Il convient également de souligner l'importance du plan triennal d'urgence pour le traitement des logements les plus délabrés du parc domanial, dont la mise en oeuvre a débuté en 2015 et dont la déclinaison pour 2016 prévoit 70 millions d'euros en autorisation d'engagement pour réhabiliter environ 5 000 logements. Ce plan d'urgence est essentiellement destiné à l'entretien et la réhabilitation des logements en vue de supprimer les « points noirs ». Le plan prévoit ainsi d'engager une trentaine d'opérations de réhabilitation lourde et de mise aux normes de casernes ainsi que les secondes phases de réfection du clos et du couvert des casernes de Bouliac et de Gap.

Enfin, le déploiement du projet NEOGEND permettra de doter les gendarmes d'outils mobiles d'accès aux systèmes d'information, dans une logique de proximité et de souplesse dans l'emploi des forces, en particulier en milieu rural. Le directeur général de la gendarmerie nationale nous a ainsi fait part du projet de doter l'ensemble des gendarmes de terrain d'une tablette informatique permettant d'automatiser de nombreuses tâches répétitives. A ce plan centré sur la mobilité, s'ajoutera le volet 2016 du plan de modernisation technologique de la gendarmerie qui permettra de développer des dispositifs de pré-plaintes en ligne ou encore d'aide à la décision s'appuyant sur les données de masse (Big Data).

Enfin, je voudrais évoquer le bilan selon moi très positif de l'utilisation de la réserve opérationnelle de la gendarmerie. De toutes les réserves militaires, c'est celle qui fonctionne le mieux. En 2014, environ 23 000 réservistes ont été mobilisés pour 468 452 jours d'activités. Les réservistes ont été intégrés en 2015 dans le dispositif opérationnel de lutte anti-terroriste mis en place par la gendarmerie nationale.

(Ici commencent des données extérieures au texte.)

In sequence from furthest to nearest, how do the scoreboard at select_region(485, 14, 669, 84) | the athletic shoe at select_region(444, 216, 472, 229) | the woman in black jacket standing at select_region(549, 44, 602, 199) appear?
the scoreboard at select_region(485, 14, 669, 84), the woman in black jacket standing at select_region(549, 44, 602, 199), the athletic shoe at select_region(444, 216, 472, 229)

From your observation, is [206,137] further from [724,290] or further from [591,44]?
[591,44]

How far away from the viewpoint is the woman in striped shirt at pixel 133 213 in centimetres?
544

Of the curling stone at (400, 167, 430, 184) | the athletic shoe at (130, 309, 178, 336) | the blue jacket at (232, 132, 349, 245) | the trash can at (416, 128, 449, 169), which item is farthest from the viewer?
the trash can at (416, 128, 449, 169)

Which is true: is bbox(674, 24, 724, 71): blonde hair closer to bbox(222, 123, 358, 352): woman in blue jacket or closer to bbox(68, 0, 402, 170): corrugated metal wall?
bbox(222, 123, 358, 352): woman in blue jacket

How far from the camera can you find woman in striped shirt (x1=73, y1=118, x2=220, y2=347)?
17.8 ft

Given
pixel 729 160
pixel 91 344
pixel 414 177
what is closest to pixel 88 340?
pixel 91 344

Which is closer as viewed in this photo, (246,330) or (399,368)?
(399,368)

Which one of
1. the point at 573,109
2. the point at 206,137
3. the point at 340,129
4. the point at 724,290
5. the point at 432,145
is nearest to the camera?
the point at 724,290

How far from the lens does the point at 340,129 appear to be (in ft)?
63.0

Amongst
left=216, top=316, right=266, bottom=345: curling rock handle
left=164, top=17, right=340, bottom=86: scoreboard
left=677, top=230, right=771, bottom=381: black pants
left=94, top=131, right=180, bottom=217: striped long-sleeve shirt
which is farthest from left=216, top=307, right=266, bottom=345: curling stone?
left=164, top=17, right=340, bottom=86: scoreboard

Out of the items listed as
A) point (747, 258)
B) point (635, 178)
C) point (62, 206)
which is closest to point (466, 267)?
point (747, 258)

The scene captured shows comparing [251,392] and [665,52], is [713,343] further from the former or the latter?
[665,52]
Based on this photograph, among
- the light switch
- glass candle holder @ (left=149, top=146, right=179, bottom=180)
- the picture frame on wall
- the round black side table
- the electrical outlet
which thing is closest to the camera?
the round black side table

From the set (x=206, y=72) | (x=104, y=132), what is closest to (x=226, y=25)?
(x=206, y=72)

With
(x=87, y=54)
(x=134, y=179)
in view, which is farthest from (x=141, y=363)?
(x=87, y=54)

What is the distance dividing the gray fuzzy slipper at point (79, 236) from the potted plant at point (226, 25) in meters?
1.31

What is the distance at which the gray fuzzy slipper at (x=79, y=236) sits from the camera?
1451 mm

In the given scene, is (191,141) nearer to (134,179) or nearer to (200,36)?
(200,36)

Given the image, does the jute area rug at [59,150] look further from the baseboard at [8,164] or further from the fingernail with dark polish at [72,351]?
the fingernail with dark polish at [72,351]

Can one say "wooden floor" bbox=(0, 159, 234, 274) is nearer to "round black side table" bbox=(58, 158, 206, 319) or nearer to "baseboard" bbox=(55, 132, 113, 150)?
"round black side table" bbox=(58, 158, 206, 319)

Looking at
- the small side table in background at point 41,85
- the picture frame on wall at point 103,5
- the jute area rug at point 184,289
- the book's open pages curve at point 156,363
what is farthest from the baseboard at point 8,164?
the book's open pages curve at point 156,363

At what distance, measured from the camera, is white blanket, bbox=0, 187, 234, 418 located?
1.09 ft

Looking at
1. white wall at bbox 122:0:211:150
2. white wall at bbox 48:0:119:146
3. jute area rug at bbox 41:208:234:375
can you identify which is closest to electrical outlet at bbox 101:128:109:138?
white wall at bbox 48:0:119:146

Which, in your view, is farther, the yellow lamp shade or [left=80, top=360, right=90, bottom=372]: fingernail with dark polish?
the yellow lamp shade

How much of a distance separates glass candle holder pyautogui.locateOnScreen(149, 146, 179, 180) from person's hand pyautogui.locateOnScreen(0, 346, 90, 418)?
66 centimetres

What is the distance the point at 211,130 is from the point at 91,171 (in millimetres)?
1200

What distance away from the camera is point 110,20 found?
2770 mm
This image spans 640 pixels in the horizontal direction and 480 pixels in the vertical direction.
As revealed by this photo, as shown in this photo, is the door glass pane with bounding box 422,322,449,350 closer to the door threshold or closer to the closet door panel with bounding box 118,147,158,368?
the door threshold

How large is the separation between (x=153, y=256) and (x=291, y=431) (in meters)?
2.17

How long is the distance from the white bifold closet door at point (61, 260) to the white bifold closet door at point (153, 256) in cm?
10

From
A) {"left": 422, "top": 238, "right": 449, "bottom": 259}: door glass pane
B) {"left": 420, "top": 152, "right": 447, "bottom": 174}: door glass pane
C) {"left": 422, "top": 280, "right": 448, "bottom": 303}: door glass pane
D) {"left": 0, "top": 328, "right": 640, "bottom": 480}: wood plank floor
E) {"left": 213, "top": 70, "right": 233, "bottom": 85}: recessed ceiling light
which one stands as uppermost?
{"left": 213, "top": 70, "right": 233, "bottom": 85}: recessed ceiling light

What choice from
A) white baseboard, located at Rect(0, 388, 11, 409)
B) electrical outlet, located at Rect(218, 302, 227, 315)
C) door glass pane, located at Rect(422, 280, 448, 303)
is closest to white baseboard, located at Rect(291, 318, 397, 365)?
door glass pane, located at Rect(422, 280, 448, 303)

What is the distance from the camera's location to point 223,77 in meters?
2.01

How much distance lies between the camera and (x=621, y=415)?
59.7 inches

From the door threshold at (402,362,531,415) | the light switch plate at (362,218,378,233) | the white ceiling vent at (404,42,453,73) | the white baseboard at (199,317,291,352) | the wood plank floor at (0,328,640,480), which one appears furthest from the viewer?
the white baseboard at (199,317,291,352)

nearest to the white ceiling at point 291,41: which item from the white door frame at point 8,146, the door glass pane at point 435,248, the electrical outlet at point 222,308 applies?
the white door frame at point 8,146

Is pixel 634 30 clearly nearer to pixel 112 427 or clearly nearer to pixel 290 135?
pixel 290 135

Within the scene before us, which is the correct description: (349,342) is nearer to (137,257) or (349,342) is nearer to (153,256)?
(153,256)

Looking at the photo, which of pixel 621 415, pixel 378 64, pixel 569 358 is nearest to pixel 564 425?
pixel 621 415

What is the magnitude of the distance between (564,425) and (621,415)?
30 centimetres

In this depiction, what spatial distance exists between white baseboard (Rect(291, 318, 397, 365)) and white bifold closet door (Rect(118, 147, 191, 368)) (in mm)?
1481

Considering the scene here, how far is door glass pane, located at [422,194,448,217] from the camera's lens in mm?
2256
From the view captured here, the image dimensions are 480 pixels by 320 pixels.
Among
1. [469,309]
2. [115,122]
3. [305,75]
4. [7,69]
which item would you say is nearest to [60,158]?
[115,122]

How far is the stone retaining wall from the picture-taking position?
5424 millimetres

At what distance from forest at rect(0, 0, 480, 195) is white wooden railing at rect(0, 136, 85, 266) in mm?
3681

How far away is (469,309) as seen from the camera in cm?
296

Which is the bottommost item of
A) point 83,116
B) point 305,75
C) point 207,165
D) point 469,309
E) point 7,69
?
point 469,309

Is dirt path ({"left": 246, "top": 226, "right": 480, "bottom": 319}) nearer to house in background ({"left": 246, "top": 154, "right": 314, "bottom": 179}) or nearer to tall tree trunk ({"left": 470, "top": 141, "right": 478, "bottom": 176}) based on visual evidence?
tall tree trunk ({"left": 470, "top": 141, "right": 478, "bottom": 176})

Ils ont ainsi renforcé les unités territoriales sous forme de détachements autonomes (détachements de surveillance et d'intervention), participé à la sécurité et à la surveillance des sites sensibles et apporté de manière permanente un soutien au dispositif de renseignement et d'information de la gendarmerie. Ils jouent en effet, grâce à la diversité de leur recrutement, le rôle de « capteurs » auprès de leurs lieux de résidence et des milieux socioprofessionnels auxquels ils appartiennent.

En conclusion, même si la situation budgétaire reste tendue et malgré certains points noirs persistants comme l'immobilier domanial, pour lequel un effort important sera toutefois fait en 2016, les crédits de la gendarmerie nationale sont préservés et même renforcés dans certains domaines. En outre, la posture de la gendarmerie a été dûment adaptée au contexte sécuritaire issu des événements de janvier dernier et la récente crise migratoire a également été réellement prise en compte. Dès lors, nous avons toutes les raisons de donner un avis favorable à ce budget.